Two more logs attached to avoid spamming. Interestingly enough, the FTL log on pi stops shortly before 5PM. It appears to still be running/responding.

If possible, how does one revert to the last release?

I could roll one Pi back and leave the other for testing.

They both crashed again at the same time. Down to the second

Didn't quite make it six hours.

pis lasted six hours.txt (9.8 KB)

[edit] - I have reverted FTL to v5.8.1 on a single Pi3b. Hopefully this lasts overnight and the mixed pi-hole/adminlte/ftl does not break anything.

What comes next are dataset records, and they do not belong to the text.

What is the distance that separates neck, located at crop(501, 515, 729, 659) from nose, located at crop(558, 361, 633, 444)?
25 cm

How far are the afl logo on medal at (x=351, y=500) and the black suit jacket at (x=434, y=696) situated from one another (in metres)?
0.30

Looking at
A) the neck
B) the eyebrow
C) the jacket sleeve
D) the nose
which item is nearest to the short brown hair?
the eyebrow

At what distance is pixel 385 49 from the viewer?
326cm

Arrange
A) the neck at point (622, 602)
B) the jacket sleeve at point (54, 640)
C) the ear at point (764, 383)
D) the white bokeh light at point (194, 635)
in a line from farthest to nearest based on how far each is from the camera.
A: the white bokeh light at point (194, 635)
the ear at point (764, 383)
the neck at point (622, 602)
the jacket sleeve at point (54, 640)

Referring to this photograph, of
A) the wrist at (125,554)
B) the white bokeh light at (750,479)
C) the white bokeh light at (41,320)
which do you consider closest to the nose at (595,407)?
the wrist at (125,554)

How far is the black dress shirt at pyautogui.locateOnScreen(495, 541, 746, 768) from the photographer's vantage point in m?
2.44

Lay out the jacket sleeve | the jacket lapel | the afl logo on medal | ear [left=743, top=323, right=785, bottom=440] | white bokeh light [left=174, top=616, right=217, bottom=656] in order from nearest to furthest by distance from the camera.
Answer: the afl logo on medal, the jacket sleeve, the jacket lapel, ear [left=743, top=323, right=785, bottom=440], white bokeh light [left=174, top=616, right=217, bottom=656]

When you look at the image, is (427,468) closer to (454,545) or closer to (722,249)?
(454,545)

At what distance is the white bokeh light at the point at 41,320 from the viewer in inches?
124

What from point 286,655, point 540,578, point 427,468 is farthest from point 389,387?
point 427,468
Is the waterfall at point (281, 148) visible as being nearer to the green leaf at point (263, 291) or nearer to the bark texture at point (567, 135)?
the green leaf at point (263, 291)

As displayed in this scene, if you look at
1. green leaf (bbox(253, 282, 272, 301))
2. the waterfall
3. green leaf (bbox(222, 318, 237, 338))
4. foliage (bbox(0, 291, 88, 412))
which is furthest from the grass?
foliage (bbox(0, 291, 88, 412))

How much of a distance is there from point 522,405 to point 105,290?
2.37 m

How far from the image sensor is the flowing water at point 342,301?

That they crash the very same second is suspicious. Probably the time of a specific query or a loop maxxed out or some network broadcast like RA. Do the query logs (and also FTL logs) show anything suspicions (or a large amount of queries) before the crash?

FTL itself crashes with a segmentation fault. To track down the backtrace I think we need @DL6ER.

This is a known bug we inherited from dnsmasq. It is currently under active investigation by the maintainer Simon Kelley. We track this here:

https://github.com/pi-hole/FTL/issues/1166#issuecomment-920968209

where also some technical background is given. When you also check out my mail to the mailing list (link included over there), you'll see that this is very complex issue deep inside dnsmasq.

For now, you'd need to remove any custom IPv6 configuration like

server=/netflix.com/#
address=/netflix.com/::

etc. to avoid the crash from happening.

As soon as we have a bug fix available, I'll immediately set up a custom testing branch for FTL.


@Andy_Grant Just out of pure curiosity: Why do you want to block IPv6 traffic to Netflix? Is there a specific issue you are solving with this? I've seen such config lines multiple times by now (also to Spotify, etc.) from various users but I've never asked before.

1 Like

@MichaIng - I agree, quite suspicious. Nothing unusual to note in FTL logs, that's the fun part.

[edit] - after reading @DL6ER 's post, I wonder if I can open Neftlix and make the crash occur on demand? Will test and report back.

Oof, removing that is unlikely to be an option. My ISP does not provide IPv6 connectivity so I have an HE tunnel. This was setup in 2018 or 2019. Netflix is highly allergic to VPN's and they apparently prefer IPv6 and think that I am using a VPN; blocking streams. By blocking IPv6 resolution, Netflix falls back to IPv4 and works.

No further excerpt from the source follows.